-------- Supplied information
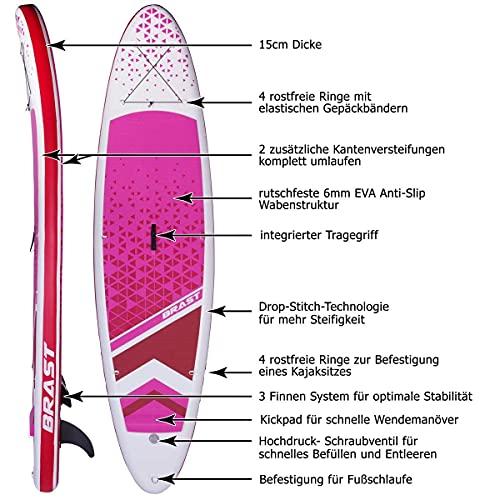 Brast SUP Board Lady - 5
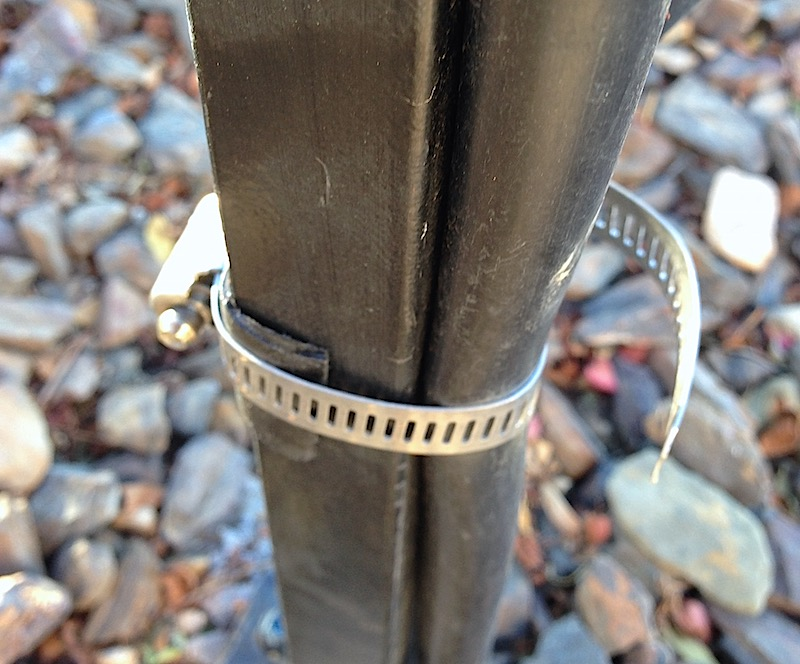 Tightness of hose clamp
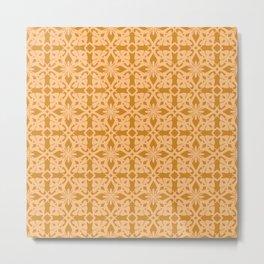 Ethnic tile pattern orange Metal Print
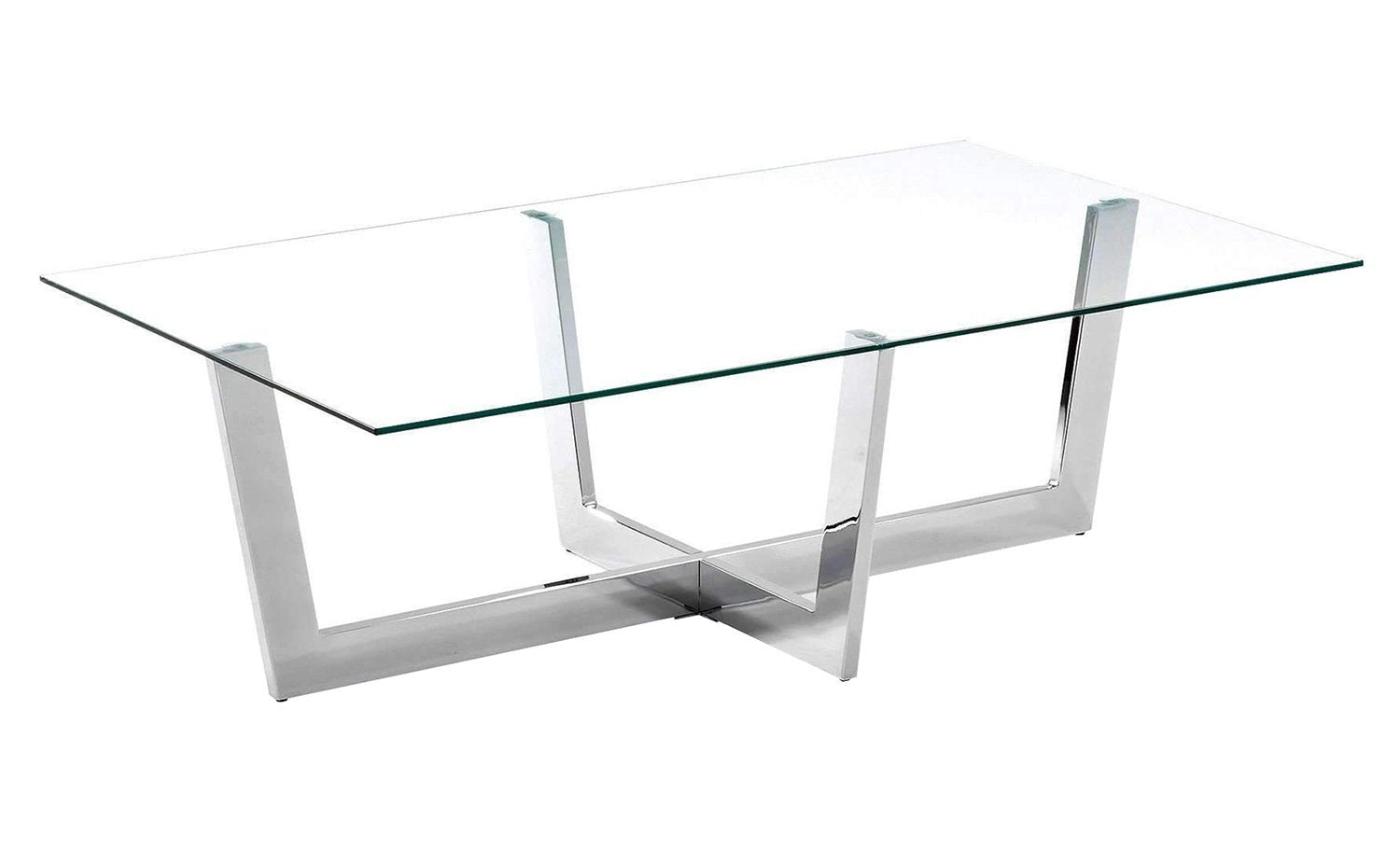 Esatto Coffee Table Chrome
----------------
Your assignment >>
The listing above is to be retyped word for word, with the pictures omitted.

Answer to this task >>
 Brast SUP Board Lady - 5
 Tightness of hose clamp
 Ethnic tile pattern orange Metal Print
 Esatto Coffee Table Chrome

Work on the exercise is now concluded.